Eu estava escrevendo outro trabalho que está inconcluso, mas é mais denso, e menos contemporâneo. Queria uma pausa para falar das coisas que estavam acontecendo a minha volta, do mundo corporativo que eu conheço tão bem e deste tempo de mudanças de valores, onde as pessoas confundem com frequência o que elas podem com o que elas devem e o que elas querem fazer, e esquecem-se do que aprenderam, se é que tiveram a oportunidade de aprender. Dai veio a frase pronta, amor de puta, como a metáfora de uma vida movida por relações de interesse, sempre, mesmo as que deviam ser mais puras, mais espontâneas.

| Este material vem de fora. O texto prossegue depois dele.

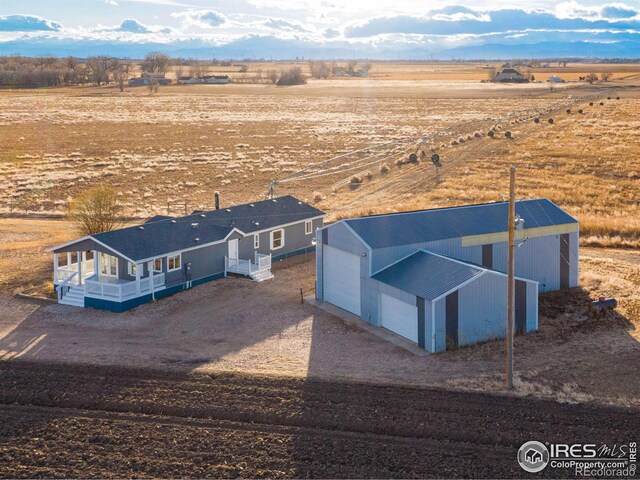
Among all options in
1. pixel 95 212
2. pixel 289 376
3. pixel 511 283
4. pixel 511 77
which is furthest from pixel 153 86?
pixel 511 283

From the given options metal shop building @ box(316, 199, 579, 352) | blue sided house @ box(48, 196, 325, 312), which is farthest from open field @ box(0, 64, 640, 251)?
blue sided house @ box(48, 196, 325, 312)

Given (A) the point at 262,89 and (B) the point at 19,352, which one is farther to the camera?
(A) the point at 262,89

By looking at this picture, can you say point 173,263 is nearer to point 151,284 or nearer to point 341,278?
point 151,284

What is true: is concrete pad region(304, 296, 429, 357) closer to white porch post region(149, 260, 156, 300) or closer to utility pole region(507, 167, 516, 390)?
utility pole region(507, 167, 516, 390)

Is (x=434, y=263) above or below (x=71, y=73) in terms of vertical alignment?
below

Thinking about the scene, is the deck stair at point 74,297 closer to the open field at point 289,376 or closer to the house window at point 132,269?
the open field at point 289,376

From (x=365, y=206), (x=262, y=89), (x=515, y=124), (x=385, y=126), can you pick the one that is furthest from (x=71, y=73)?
(x=365, y=206)

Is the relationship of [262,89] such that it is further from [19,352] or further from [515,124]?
[19,352]
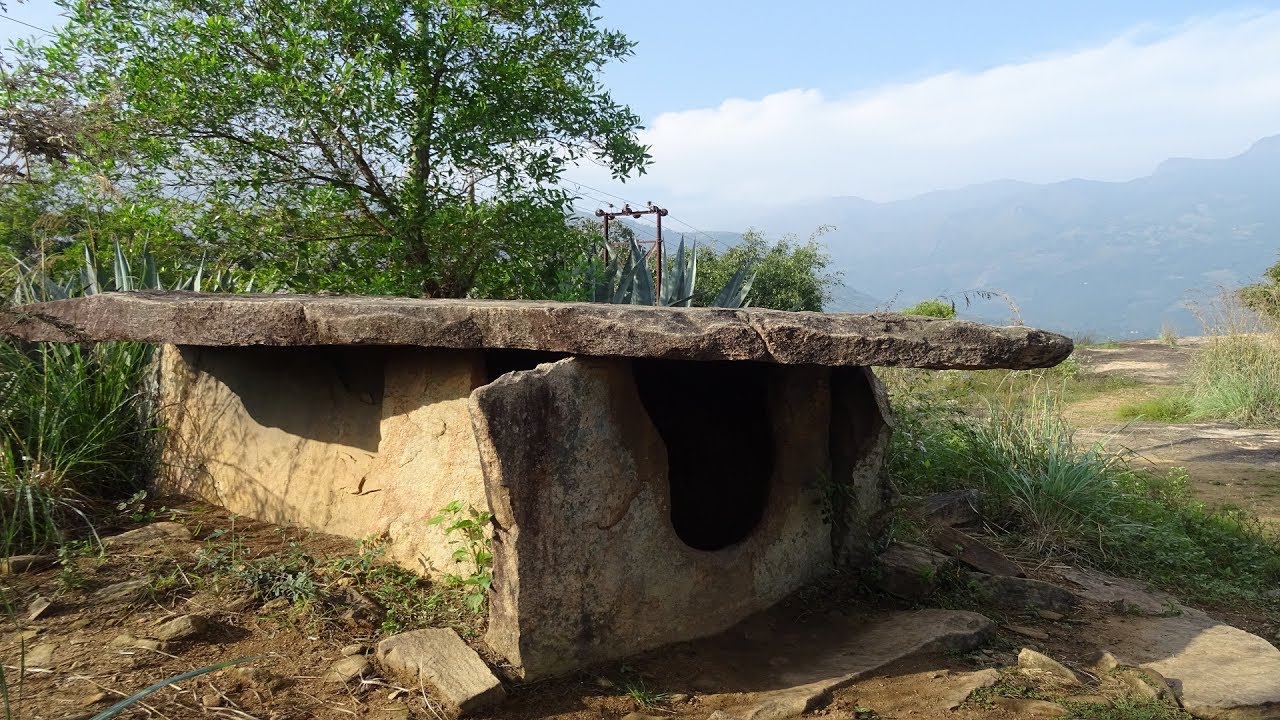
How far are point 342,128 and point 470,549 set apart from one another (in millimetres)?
4409

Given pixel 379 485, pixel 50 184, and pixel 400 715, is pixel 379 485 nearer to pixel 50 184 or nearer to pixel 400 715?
pixel 400 715

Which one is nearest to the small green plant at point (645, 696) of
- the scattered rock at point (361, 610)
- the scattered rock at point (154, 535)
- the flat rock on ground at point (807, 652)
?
the flat rock on ground at point (807, 652)

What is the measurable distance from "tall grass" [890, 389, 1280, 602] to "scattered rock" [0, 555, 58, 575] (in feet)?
15.0

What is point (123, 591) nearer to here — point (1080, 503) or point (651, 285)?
point (651, 285)

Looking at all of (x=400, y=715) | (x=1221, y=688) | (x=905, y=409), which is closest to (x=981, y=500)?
(x=905, y=409)

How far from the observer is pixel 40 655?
9.46 feet

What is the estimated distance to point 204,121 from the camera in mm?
6551

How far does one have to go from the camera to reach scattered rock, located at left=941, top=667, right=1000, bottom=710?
2.97m

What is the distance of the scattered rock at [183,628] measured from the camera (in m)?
3.00

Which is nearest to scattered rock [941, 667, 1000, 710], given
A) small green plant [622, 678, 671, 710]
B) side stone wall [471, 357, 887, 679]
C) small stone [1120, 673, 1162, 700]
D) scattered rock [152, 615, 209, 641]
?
small stone [1120, 673, 1162, 700]

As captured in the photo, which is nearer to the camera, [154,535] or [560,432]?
[560,432]

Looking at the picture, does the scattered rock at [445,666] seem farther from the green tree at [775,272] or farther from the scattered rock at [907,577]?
the green tree at [775,272]

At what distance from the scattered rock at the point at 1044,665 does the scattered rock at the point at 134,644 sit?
116 inches

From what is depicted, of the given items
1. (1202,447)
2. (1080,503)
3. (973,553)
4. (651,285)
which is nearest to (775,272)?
(1202,447)
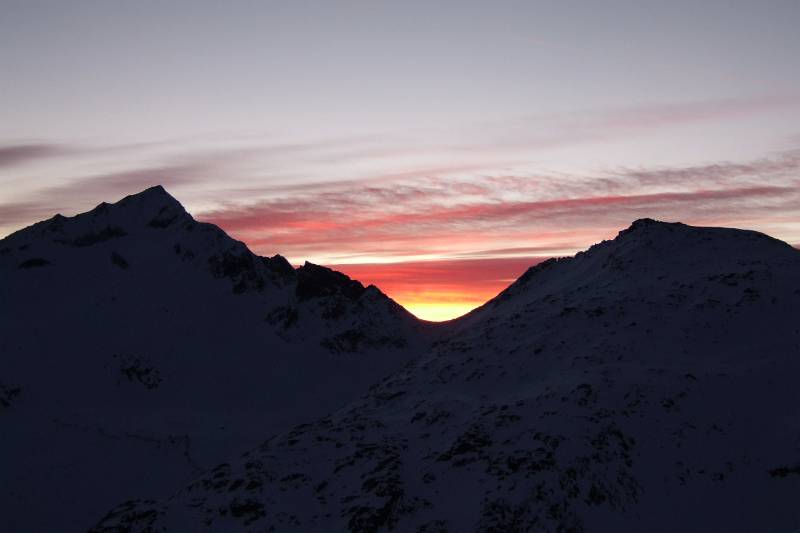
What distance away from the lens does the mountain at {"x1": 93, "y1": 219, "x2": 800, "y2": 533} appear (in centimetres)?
2273

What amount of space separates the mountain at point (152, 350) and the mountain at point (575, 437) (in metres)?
18.2

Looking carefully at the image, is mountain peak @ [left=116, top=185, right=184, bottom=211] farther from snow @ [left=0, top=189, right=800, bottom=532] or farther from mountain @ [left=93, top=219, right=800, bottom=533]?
mountain @ [left=93, top=219, right=800, bottom=533]

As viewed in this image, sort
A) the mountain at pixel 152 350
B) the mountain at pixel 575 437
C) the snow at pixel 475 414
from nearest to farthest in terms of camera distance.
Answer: the mountain at pixel 575 437 → the snow at pixel 475 414 → the mountain at pixel 152 350

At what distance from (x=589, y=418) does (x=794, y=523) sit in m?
7.24

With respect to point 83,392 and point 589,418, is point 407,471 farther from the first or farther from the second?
point 83,392

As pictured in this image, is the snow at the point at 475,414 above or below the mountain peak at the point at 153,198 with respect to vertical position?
below

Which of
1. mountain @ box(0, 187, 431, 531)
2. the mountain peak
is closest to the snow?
mountain @ box(0, 187, 431, 531)

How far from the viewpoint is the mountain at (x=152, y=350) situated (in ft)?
147

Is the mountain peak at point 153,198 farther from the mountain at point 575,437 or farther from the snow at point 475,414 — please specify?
the mountain at point 575,437

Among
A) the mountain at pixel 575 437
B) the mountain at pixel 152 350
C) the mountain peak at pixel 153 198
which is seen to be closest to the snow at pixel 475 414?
the mountain at pixel 575 437

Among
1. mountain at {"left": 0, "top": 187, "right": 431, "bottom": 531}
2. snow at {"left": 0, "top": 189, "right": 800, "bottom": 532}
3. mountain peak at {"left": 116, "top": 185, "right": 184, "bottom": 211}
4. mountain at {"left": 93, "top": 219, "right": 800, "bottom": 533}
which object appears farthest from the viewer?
mountain peak at {"left": 116, "top": 185, "right": 184, "bottom": 211}

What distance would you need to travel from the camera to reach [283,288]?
8219 centimetres

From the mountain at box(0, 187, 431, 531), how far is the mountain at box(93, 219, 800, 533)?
18217 millimetres

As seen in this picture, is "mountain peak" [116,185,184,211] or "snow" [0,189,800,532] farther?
"mountain peak" [116,185,184,211]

Amor como remédio para a alma

Eu gosto de deixar as interpretações por conta do leitor, interferir nisso é quase uma desonestidade. Depois que o livro fica pronto, ele não me pertence mais, cada um interpreta e percebe como achar melhor, e normalmente o melhor é aquele que serve melhor á você, naquele momento. Como o livro trata de uma realidade muito comum a um grupo enorme de pessoas urbanas e contemporâneas é normal elas se identificarem com esse ou aquele personagem e fazerem as suas próprias leituras, e se isso acontece o livro alcançou seu objetivo máximo. Para mim, Celeste é um agente catalizador da mudança de João.

Rio x São Paulo

São Paulo trouxe sacrifícios e delícias inesperadas, e o Rio à distância, como tudo, sangrou seus defeitos. O mais interessante é que não foi um processo voluntário, mas João Maurício também não resistiu a ele, ele se entregou por absoluta falta de opção melhor, e nisso ele se reconstruiu. São Paulo não representava nada além de uma obrigação e o Rio era o berço amado, daqueles que a gente não tem coragem sequer de lançar um olhar de crítica, e essa bolha de espaço e tempo na qual ele se viu obrigado a viver deu a ele a chance de uma nova vida, e ele fez bom uso disso, me parece.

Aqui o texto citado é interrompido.